La Boda de Rachel (Jonathan Demme, 2008)

BodaRachel

Que Jonathan Demme regrese al cine de ficción es una gran noticia. Que lo haga además reconvertido, rejuvenecido como autor por su nuevo uso de la estética y por un guión (que firma Jenny Lumet, nieta de Sidney) que respira frescura y que deja la construcción del relato en manos de una nueva generación, resulta de lo más estimulante.

 

Un autor que no se “recicla”, sino que toma otro rumbo para continuar narrando las historias que siempre le han interesado: los dramas humanos, la humanidad de las personas, a través de la mayor cercanía posible hacia ellas.

 

Con ‘La Boda de Rachel’ (fallida traducción de ‘Rachel Getting Married’, que habrá confundido a muchas fans de las comedias románticas), Demme explora las posibilidades del rodaje cámara en mano para tratar esa cercanía en los personajes, esa proximidad a los cuerpos y esa movilidad aparentemente mucho más libre para rodar, especialmente en interiores. La capacidad expresiva y accidentada de las imágenes resultantes permite que el montaje juegue con las distintas cámaras: mientras algunas imágenes son parte del rodaje, otras (de diferencia imperceptible) proceden de las cámaras caseras de algunos invitados. El poder de la imagen nos hace, pues, ser tan partícipes del ritual de la boda y sus prolegómenos como cualquier otro invitado a ella.

 

El pretexto de la boda de la hermana mayor sirve a Jenny Lumet para relatar a un personaje condenado a la tragedia en una historia personal llena de infortunios. La joven Kim, que sale de una clínica de desintoxicación al comenzar el relato. La confrontación entre esa chica en crisis que acaba de escapar de su adicción y la vuelta a un hogar que encuentra en los preparativos de una boda multicultural su expresión cotidiana es la propuesta más especial que regala el filme.

 

Conforme el relato va desplegando sus lazos narrativos, con originalidad y frescura (y una dureza que resulta hiriente en muchos momentos, pues ésta aparece en un contexto aparentemente idílico) descubrimos que la película, en realidad, quiere hablar de algo más profundo.
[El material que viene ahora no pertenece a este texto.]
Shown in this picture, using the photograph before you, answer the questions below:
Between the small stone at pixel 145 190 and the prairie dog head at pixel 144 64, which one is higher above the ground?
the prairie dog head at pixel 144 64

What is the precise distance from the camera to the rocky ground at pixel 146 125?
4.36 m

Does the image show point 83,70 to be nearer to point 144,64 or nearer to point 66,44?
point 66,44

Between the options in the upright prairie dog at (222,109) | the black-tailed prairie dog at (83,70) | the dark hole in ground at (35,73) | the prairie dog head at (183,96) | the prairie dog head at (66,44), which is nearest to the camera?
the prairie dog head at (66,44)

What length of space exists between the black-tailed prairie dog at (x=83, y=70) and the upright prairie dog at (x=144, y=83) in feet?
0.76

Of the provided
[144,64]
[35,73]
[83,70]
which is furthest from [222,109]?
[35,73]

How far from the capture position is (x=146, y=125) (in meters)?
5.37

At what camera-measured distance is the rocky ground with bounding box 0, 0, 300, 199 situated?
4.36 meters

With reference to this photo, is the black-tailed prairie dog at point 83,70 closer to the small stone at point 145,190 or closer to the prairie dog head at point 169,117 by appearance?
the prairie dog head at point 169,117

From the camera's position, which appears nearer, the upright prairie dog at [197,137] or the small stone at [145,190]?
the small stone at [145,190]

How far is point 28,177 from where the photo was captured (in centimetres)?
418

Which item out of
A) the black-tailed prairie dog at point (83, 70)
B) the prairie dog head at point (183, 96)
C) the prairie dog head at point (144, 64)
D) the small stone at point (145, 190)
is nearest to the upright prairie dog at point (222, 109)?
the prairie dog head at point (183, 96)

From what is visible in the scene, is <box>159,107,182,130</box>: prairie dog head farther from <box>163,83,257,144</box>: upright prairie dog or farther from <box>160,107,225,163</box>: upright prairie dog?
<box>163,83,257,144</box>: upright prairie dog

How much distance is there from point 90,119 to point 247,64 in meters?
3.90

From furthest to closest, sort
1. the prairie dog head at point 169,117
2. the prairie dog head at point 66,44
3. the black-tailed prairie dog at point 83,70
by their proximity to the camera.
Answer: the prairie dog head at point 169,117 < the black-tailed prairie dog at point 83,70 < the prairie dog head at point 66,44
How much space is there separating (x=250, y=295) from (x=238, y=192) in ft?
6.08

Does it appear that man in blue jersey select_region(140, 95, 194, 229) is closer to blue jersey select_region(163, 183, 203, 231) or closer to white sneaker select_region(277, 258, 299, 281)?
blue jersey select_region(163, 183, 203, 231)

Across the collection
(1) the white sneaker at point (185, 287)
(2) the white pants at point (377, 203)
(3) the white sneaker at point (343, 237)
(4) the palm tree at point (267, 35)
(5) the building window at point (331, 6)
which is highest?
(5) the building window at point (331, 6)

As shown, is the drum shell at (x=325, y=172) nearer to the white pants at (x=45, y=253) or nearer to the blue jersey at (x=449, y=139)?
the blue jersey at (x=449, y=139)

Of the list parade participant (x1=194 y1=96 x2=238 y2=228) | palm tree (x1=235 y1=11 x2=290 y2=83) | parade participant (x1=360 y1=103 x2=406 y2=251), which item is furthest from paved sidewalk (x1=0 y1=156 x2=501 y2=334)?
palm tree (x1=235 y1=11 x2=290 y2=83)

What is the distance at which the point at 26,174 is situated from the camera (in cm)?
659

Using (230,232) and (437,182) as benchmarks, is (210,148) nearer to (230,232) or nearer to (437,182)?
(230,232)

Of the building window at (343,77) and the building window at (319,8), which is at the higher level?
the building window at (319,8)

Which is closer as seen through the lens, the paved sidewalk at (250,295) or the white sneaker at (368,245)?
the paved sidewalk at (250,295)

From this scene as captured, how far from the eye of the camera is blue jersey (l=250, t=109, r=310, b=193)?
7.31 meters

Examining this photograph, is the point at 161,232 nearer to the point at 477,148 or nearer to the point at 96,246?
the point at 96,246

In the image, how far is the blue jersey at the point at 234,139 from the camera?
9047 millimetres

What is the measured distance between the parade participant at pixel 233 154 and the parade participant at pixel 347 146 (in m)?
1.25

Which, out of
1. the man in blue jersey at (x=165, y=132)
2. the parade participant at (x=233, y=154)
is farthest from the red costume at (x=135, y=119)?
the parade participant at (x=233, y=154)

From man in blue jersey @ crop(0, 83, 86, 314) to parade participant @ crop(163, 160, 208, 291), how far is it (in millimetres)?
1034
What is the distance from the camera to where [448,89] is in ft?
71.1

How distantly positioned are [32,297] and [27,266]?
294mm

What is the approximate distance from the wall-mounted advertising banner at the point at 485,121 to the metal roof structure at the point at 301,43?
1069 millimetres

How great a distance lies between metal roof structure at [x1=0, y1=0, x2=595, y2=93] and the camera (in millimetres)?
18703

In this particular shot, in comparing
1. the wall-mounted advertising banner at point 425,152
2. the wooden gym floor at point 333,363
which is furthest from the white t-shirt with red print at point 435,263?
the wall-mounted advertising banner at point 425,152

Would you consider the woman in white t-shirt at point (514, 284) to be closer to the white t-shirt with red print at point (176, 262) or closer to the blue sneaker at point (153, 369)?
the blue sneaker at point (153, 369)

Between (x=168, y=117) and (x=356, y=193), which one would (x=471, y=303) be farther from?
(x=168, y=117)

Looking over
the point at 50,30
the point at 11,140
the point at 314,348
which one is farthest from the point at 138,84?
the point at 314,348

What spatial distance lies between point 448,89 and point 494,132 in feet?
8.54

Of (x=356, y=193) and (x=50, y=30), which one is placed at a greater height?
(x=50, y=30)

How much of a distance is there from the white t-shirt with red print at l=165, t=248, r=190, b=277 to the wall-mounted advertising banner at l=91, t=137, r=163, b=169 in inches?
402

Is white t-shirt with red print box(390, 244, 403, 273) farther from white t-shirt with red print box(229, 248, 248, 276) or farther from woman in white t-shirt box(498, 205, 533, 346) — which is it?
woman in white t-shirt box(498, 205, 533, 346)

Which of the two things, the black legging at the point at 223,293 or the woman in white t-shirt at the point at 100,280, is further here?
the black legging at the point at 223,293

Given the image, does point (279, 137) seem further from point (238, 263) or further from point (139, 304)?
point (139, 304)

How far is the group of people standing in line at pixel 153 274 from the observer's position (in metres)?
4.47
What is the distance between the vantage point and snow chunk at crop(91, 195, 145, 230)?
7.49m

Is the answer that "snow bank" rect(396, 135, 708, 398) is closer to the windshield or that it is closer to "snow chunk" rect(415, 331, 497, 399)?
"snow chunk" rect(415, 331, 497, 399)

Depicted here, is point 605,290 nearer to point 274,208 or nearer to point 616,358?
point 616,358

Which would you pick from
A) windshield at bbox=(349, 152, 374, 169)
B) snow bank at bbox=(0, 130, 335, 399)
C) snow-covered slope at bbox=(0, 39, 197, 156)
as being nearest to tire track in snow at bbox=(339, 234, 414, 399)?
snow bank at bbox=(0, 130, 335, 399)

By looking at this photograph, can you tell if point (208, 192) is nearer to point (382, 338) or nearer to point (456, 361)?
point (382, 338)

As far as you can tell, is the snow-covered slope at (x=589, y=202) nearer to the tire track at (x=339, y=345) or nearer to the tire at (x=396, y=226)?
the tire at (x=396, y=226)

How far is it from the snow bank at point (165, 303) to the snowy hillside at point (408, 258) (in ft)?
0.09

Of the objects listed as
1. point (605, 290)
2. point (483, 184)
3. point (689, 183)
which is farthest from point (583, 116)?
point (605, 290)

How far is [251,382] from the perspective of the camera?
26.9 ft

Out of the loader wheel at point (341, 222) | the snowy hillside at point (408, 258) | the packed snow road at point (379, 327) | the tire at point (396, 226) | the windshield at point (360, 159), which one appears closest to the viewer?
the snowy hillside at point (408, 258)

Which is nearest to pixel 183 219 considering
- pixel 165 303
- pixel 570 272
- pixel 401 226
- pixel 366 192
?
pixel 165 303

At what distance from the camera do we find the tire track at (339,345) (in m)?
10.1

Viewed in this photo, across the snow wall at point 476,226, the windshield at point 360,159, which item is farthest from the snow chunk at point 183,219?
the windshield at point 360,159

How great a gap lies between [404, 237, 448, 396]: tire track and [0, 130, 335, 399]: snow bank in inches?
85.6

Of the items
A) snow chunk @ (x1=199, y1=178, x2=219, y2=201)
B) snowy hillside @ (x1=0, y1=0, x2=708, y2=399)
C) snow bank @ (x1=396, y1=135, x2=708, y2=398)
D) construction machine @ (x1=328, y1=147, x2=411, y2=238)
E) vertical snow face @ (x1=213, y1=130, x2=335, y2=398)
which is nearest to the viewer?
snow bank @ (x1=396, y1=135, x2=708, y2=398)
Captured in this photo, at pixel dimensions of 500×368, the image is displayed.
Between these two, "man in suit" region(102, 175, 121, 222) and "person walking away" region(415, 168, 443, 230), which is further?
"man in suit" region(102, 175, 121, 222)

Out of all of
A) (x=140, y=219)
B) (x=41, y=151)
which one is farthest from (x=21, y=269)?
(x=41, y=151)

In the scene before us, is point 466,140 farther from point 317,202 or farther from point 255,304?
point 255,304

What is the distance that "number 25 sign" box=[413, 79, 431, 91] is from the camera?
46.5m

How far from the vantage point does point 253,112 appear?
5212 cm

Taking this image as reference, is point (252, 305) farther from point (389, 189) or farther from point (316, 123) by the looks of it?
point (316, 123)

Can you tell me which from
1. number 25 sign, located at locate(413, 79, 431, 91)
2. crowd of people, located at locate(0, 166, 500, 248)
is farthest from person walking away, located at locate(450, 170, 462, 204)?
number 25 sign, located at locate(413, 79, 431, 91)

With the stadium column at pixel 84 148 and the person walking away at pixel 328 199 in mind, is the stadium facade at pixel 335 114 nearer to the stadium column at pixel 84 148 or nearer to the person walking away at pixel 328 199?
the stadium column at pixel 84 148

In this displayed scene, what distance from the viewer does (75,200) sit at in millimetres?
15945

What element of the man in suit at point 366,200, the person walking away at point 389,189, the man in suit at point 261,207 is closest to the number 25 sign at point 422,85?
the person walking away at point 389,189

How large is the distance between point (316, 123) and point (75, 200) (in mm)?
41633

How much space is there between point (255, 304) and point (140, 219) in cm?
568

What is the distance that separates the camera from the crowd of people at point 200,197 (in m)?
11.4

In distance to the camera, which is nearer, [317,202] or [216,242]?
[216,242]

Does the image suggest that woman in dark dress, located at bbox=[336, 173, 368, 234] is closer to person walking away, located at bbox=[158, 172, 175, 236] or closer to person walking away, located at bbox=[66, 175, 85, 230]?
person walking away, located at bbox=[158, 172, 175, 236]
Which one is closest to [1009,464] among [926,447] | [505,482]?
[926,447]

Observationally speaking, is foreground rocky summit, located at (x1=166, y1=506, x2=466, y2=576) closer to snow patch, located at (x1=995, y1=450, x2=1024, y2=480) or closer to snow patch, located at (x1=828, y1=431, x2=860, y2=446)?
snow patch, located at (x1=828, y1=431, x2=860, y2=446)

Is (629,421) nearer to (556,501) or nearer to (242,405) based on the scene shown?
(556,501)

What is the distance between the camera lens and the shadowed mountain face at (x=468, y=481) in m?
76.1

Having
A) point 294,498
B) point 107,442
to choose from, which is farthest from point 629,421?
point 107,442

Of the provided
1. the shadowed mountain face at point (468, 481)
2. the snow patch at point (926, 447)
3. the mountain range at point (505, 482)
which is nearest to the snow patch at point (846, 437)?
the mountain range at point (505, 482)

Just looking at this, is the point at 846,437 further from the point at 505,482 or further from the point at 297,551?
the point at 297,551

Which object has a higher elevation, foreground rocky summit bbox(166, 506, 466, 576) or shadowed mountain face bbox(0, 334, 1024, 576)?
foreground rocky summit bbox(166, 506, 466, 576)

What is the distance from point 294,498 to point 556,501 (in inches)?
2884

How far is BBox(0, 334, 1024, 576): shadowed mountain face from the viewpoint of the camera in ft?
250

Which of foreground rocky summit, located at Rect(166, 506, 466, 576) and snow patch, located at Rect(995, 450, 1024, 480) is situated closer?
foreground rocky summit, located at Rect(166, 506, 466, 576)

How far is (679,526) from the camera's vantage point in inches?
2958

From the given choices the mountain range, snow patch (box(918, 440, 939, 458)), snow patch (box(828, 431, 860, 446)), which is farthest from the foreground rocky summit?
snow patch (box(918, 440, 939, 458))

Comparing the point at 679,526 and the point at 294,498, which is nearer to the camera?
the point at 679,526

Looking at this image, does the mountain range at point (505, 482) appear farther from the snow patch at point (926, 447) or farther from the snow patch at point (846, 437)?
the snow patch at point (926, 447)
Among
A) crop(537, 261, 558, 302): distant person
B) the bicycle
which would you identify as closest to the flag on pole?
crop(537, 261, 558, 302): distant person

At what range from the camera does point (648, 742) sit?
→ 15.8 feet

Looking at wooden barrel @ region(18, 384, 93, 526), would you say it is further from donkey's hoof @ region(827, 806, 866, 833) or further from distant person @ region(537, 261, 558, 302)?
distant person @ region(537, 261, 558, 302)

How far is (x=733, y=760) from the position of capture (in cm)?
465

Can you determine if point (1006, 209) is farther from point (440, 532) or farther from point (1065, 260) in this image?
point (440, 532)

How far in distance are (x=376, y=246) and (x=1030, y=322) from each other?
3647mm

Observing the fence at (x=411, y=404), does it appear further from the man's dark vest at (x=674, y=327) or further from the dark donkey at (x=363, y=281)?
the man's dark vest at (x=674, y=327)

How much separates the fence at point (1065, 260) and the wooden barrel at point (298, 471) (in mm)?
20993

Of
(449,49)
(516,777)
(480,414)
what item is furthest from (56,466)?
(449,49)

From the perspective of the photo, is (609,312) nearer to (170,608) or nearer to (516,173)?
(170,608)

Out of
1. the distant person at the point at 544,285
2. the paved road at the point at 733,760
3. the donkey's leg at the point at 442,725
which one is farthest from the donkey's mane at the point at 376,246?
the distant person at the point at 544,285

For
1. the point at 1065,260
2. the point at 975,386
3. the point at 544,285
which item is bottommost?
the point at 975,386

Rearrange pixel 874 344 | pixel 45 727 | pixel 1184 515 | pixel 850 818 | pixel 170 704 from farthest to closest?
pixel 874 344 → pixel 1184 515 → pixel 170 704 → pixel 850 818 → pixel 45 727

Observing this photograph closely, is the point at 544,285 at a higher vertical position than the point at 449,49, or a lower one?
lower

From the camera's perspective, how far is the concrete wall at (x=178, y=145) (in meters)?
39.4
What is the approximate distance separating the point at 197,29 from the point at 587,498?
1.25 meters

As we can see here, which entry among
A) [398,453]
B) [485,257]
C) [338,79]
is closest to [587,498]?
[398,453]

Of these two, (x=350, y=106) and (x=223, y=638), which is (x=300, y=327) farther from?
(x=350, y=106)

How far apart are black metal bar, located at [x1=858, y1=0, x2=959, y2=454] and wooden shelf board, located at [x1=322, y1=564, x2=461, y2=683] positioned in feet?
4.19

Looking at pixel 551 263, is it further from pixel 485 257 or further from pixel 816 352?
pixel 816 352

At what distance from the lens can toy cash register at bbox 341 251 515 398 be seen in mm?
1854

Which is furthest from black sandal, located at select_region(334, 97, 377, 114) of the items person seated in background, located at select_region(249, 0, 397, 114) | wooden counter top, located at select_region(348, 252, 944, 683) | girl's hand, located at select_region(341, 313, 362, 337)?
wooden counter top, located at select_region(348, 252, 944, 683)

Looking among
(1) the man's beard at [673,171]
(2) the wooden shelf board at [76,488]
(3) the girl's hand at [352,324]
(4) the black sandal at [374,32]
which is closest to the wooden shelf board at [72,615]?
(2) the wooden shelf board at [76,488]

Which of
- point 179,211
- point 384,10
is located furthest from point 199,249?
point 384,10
Se trata de la reconstrucción de una familia que ha perdido a su hijo menor en un accidente y para los que la boda, un acontecimiento que supone un punto de inflexión vital para todos, reaviva esos sentimientos y todos los miedos y obstáculos sin vencer del pasado.

 

No es la relación entre hermanas o familiares lo que interesa aquí, pues los personajes en la mayoría de los casos o quedan demasiado estereotipados o son tan pintorescos que desconforman el relato (amén eso sí, de algunas espléndidas actuaciones, como la fuerte presencia de Anne Hathaway en su mejor papel protagonista) Lo interesante es descubrir ese proceso de reconstrucción a través de un personaje que siempre es evocado, a través de los diálogos de los demás, y de cómo esa ausencia, esa pérdida, determina la vida de todos los que le rodean.

 

Valiente y fresca, original, pura y atrevida, ‘La Boda de Rachel’ se abandona por momentos en admirar con naturalidad los rituales que preceden a la celebración del matrimonio: desde los interminables brindis familiares hasta las discusiones de familia.

 

La representación natural, casi desde una mirada paternal o divina, es el mayor aliciente de la visión de su autor hacia sus personajes, aunque Demme consiga no ser pretencioso pero siempre pedante. Esos momentos, en que los bailes son los protagonistas y la banalidad o la cotidinadidad se superponen a la trama, hacen que la historia adquiera verdadera relevancia, pues se trata de un drama cargado de absoluta veracidad, con la única trampa de contener a unos personajes dibujados para propósitos concretos y que contienen ciertas trampas narrativas, necesarias para que la minúscula trama avanzara.  

 

Una película inteligente y emotiva que huye de sentimentalismos fáciles y que, a través de una dureza y un realismo apabullantes, consigue alcanzar la mayor de las bellezas.